■ Task data:
+ + +
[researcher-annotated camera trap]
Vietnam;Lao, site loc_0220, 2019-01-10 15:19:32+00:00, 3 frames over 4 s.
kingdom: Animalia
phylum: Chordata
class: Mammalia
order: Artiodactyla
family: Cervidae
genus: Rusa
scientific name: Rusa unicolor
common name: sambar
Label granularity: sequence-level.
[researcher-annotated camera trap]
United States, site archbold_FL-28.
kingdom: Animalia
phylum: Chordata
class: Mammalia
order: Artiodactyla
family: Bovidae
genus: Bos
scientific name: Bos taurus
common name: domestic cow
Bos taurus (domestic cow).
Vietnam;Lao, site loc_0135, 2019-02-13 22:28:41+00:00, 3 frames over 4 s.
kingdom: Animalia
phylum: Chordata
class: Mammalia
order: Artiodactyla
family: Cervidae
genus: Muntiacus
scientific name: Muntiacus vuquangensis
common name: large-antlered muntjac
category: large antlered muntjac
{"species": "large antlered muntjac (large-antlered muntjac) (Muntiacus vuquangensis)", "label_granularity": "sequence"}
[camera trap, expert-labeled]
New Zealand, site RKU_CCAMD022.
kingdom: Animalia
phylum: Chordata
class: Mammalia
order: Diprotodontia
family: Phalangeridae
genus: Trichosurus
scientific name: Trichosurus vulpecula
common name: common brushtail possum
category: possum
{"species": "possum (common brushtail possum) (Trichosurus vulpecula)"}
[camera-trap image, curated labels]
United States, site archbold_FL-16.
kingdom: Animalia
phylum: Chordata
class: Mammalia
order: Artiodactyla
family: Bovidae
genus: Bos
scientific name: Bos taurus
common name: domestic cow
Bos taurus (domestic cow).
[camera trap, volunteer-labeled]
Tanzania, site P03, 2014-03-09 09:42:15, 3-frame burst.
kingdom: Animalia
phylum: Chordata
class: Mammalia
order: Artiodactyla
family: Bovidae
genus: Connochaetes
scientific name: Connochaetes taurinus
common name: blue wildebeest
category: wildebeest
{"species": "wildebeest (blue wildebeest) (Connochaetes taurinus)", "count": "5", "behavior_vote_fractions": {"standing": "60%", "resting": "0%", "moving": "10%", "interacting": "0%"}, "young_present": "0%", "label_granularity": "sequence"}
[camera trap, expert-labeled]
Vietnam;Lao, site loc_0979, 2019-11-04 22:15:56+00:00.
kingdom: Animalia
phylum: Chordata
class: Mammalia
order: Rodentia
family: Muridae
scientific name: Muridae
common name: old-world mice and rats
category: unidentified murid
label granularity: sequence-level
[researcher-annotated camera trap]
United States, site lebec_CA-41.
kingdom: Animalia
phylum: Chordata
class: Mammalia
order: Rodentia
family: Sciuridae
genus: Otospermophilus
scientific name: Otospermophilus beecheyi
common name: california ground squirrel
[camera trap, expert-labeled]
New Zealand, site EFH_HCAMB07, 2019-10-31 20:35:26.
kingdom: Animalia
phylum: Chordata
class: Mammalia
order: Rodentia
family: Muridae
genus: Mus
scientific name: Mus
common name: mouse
+ + +
■ About this exercise:
Which lines of the records above hold the word "wildebeest"? Copy each of them.

■ Expected output:
common name: blue wildebeest
category: wildebeest
{"species": "wildebeest (blue wildebeest) (Connochaetes taurinus)", "count": "5", "behavior_vote_fractions": {"standing": "60%", "resting": "0%", "moving": "10%", "interacting": "0%"}, "young_present": "0%", "label_granularity": "sequence"}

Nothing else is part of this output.